** Data in this exercise **
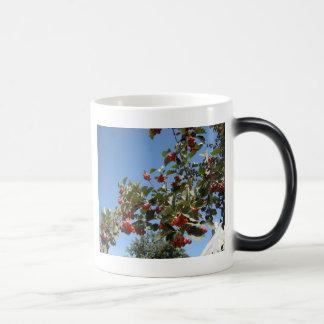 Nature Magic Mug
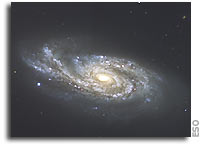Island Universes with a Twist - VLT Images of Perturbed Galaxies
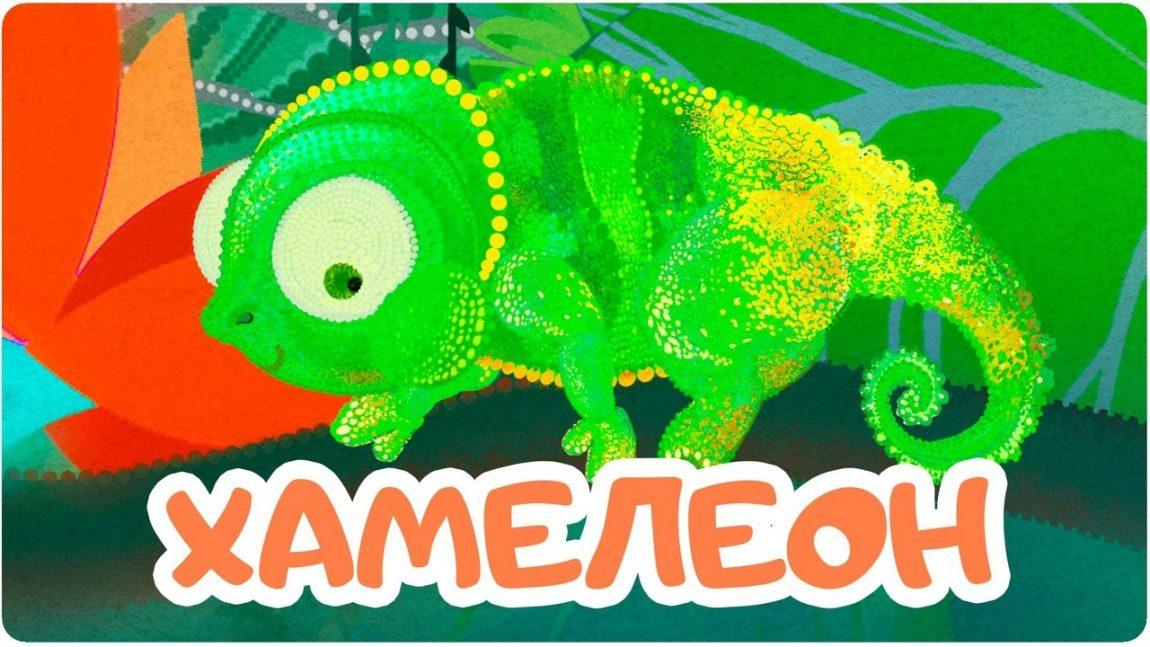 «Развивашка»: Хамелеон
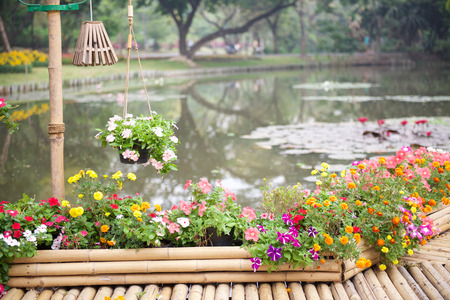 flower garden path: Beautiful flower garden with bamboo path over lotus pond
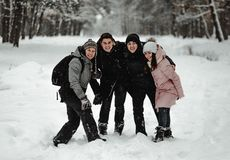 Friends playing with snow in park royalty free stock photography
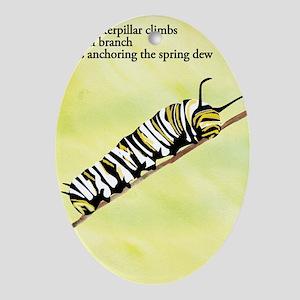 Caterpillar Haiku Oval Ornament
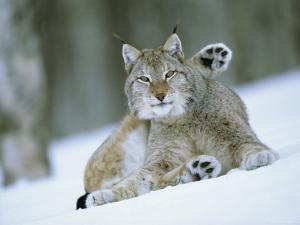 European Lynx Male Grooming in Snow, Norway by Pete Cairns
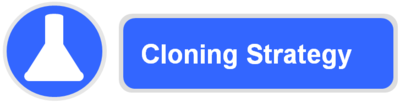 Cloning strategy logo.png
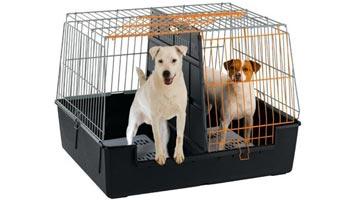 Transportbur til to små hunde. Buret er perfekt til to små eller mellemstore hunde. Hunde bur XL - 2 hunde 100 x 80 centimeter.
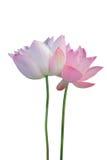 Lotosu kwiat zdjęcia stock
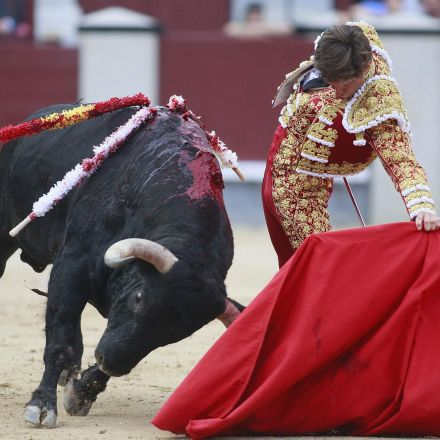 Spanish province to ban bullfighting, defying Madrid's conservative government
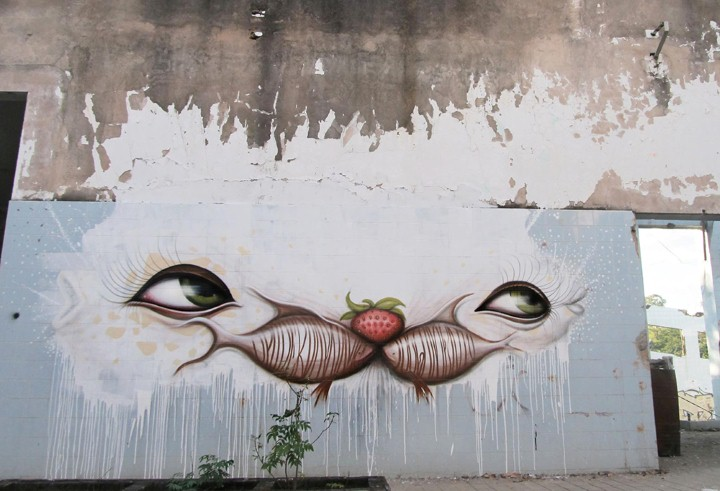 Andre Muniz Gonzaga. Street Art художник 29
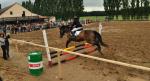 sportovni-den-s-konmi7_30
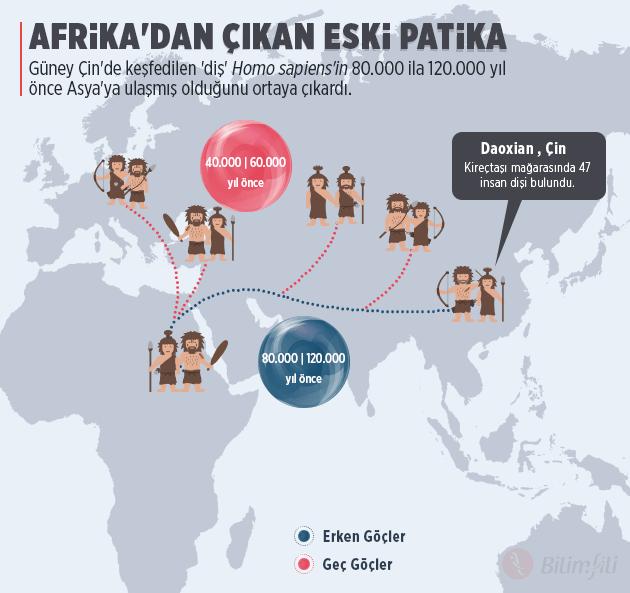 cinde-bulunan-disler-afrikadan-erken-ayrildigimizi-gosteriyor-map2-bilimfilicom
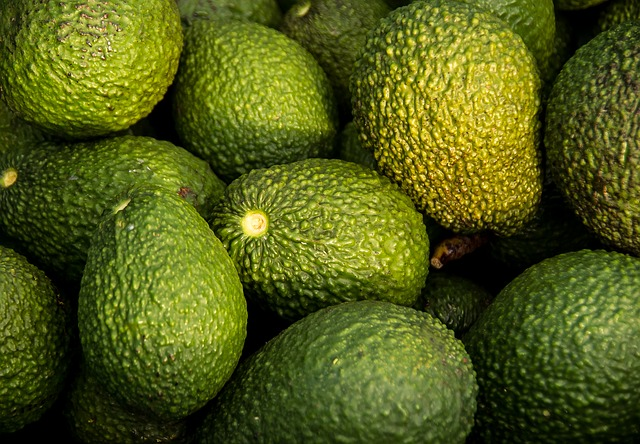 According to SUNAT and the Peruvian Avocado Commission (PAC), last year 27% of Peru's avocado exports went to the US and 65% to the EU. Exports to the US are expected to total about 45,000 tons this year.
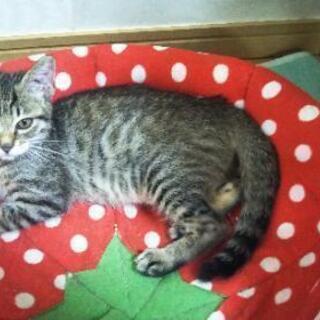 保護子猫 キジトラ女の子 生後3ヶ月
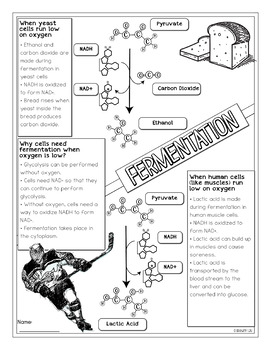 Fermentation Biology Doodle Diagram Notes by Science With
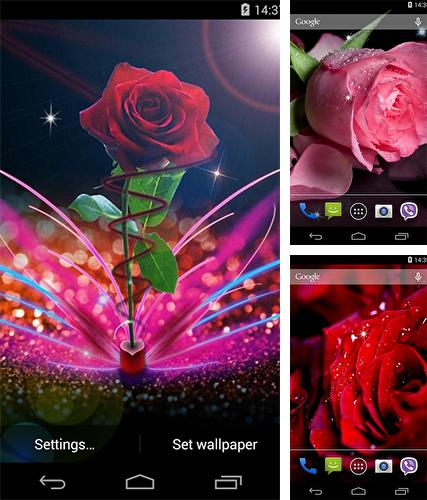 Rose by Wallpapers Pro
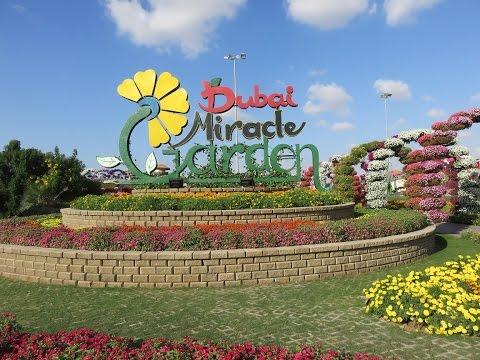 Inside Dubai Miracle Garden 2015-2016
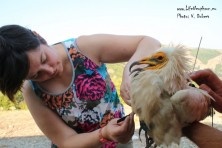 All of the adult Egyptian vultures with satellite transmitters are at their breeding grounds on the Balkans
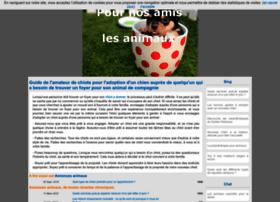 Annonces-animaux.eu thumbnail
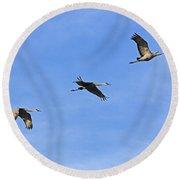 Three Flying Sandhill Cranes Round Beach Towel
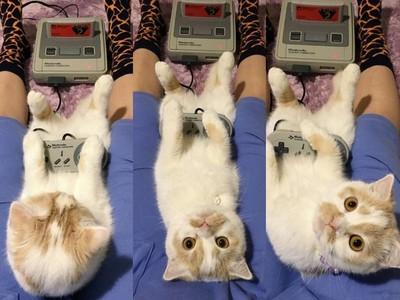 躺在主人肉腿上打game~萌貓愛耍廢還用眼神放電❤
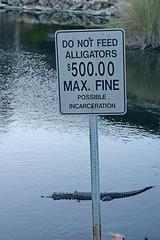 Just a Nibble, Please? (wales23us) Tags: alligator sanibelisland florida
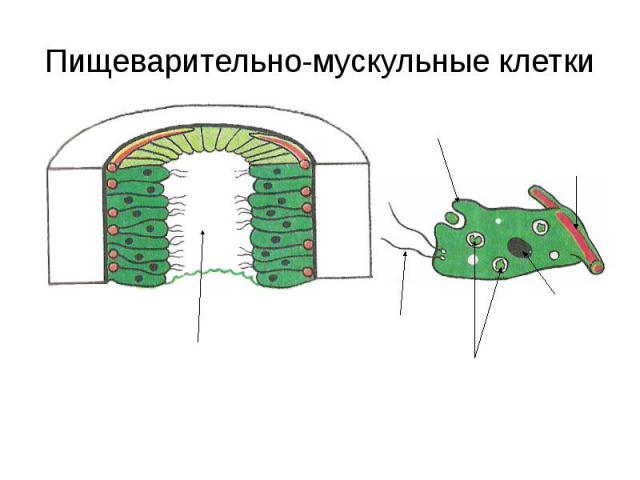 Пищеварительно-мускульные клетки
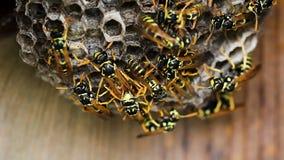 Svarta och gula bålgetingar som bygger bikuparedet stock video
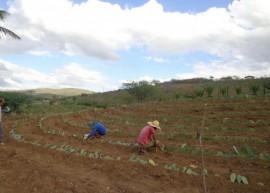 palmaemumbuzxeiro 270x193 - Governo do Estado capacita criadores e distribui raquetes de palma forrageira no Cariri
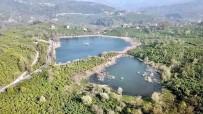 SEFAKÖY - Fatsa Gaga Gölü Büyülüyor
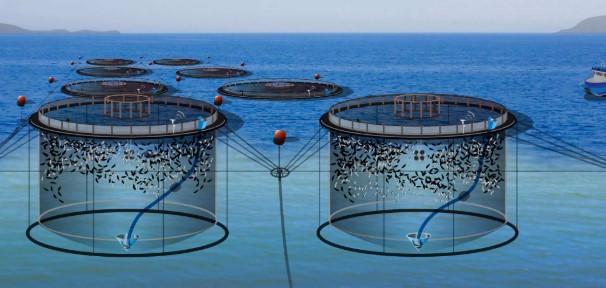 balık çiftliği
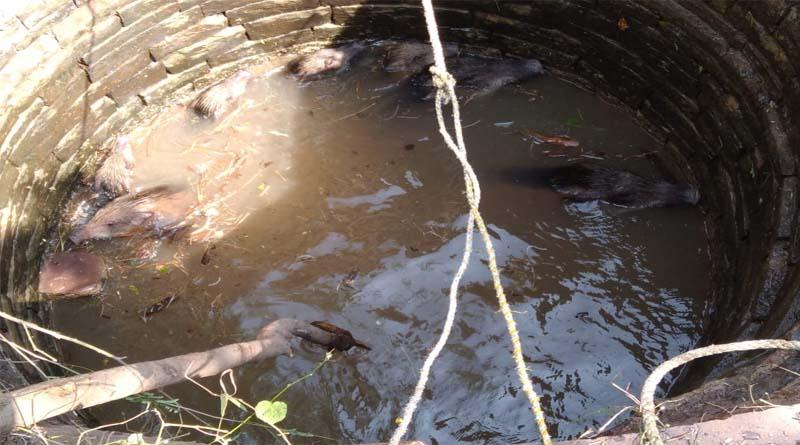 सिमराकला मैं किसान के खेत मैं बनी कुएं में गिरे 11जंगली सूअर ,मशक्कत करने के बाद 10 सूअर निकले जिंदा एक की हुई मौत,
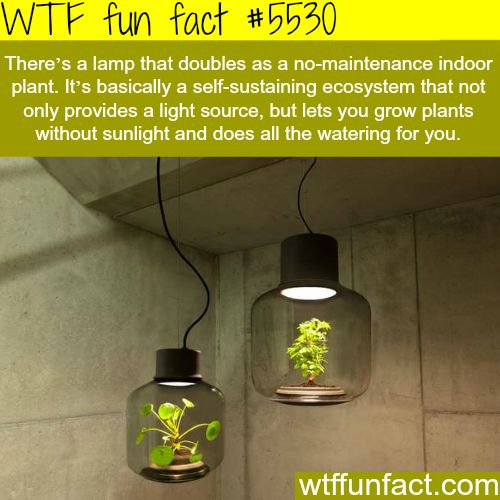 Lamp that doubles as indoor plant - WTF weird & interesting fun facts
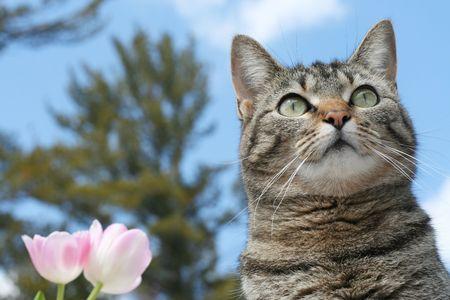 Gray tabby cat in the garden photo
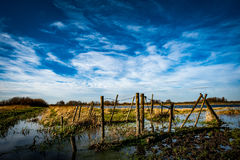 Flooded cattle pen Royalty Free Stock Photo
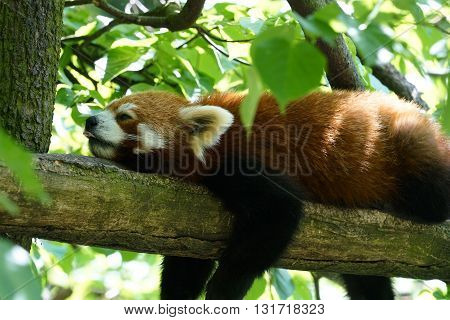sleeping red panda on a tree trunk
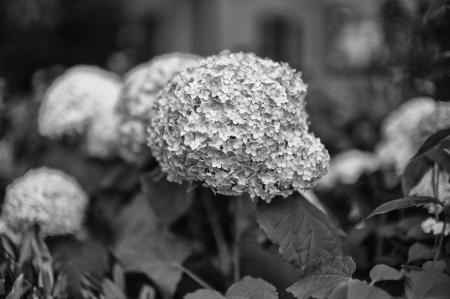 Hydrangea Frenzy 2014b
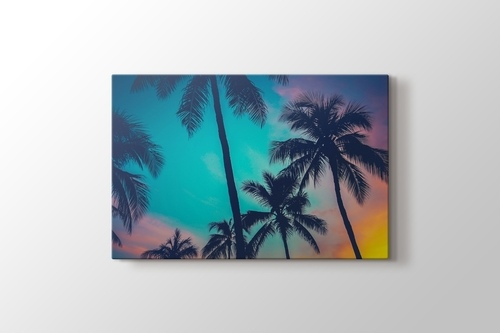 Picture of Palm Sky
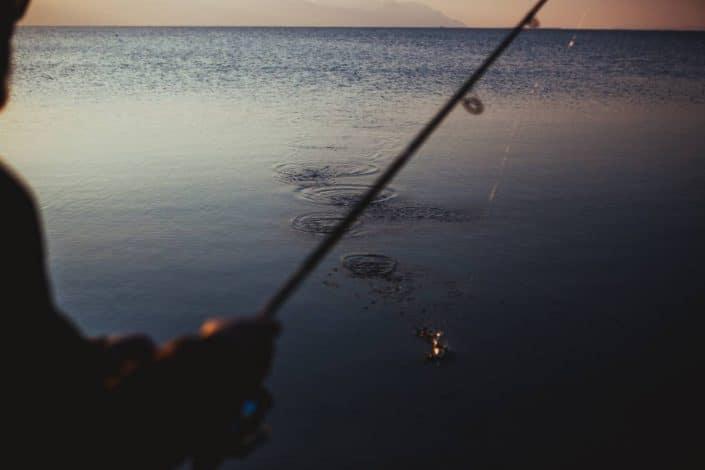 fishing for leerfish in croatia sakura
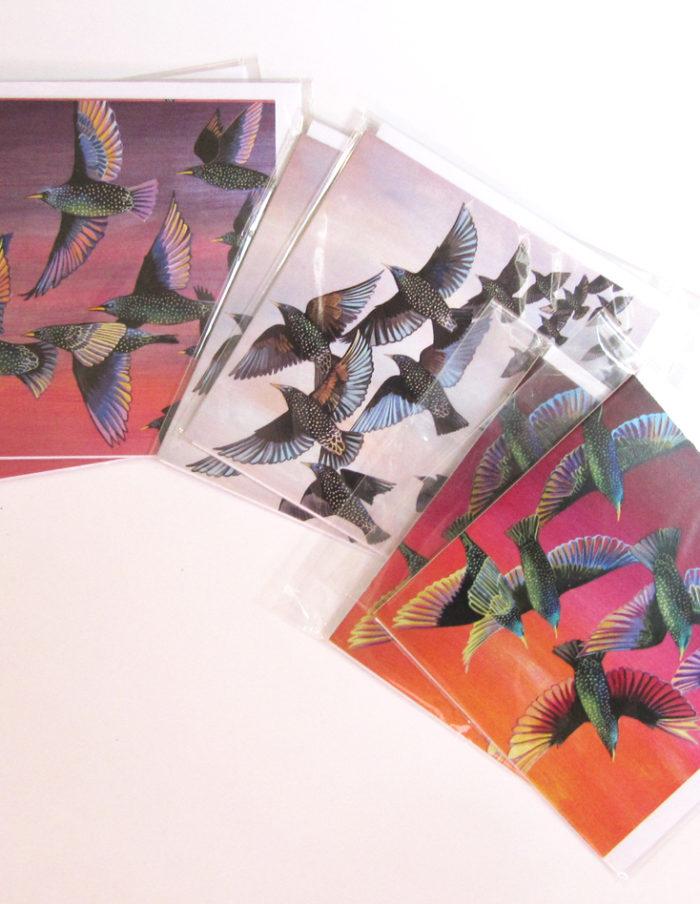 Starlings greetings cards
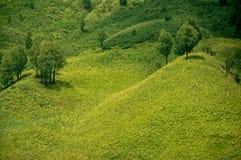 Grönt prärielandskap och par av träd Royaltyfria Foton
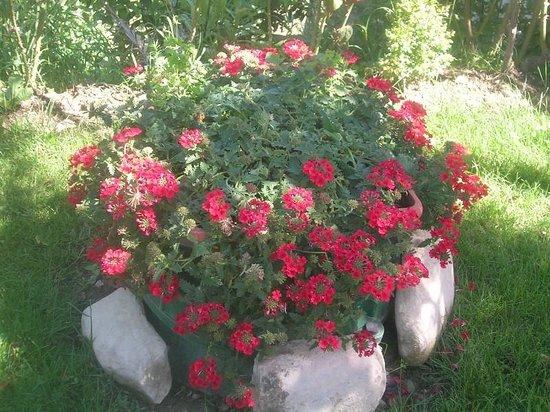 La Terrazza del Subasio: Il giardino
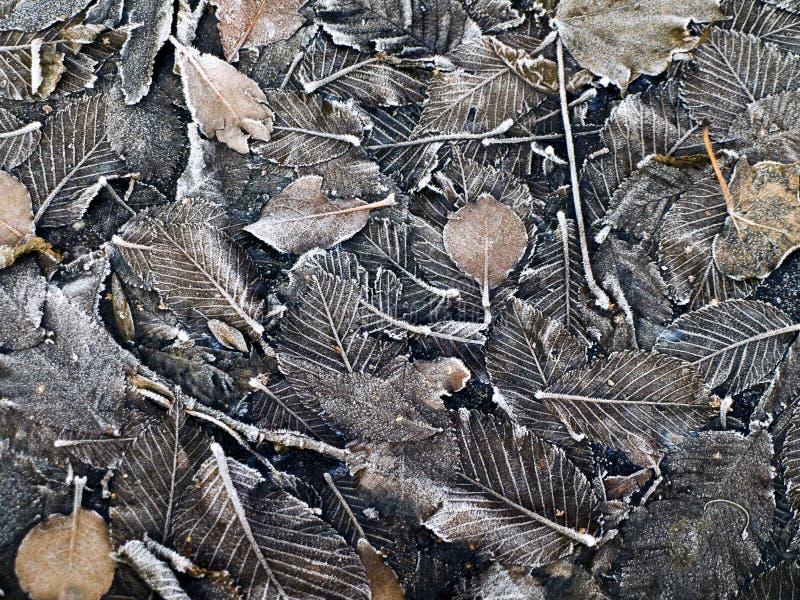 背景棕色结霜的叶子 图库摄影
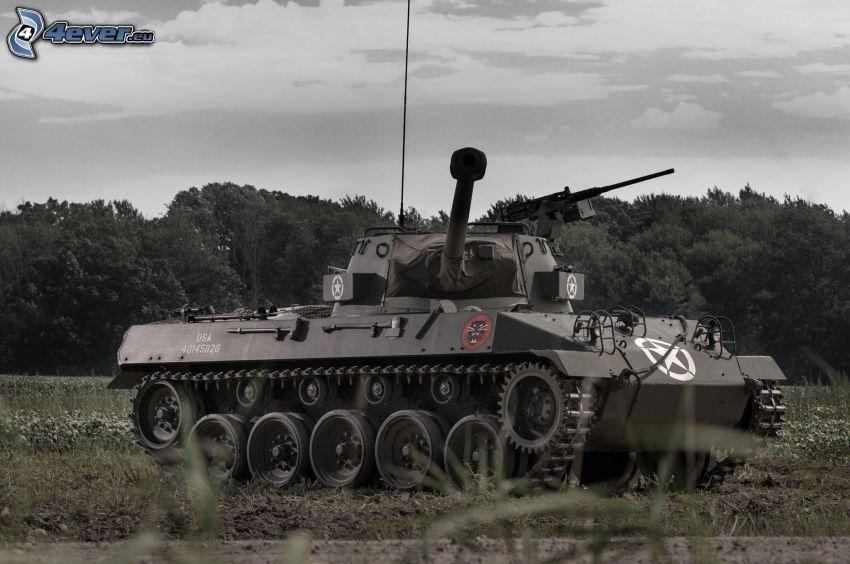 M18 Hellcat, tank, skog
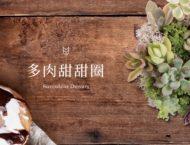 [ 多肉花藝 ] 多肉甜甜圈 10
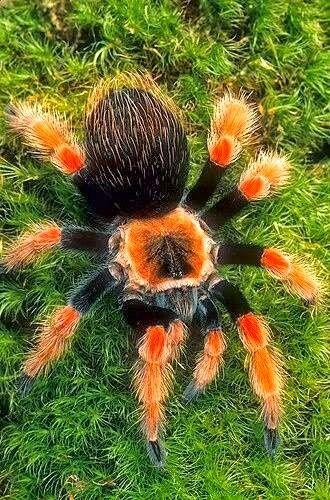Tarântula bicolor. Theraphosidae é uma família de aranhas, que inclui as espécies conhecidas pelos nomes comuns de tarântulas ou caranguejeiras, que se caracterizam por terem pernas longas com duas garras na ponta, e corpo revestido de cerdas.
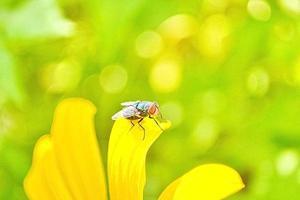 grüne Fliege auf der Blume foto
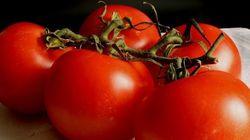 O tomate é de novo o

** Assignment **
From the line containing "Tarântula bicolor. Theraphosidae" down to the last line of the entries above, copy each line exactly and nothing more. Leave pictures out.

** Solution to the exercise **
Tarântula bicolor. Theraphosidae é uma família de aranhas, que inclui as espécies conhecidas pelos nomes comuns de tarântulas ou caranguejeiras, que se caracterizam por terem pernas longas com duas garras na ponta, e corpo revestido de cerdas.
 grüne Fliege auf der Blume foto
 O tomate é de novo o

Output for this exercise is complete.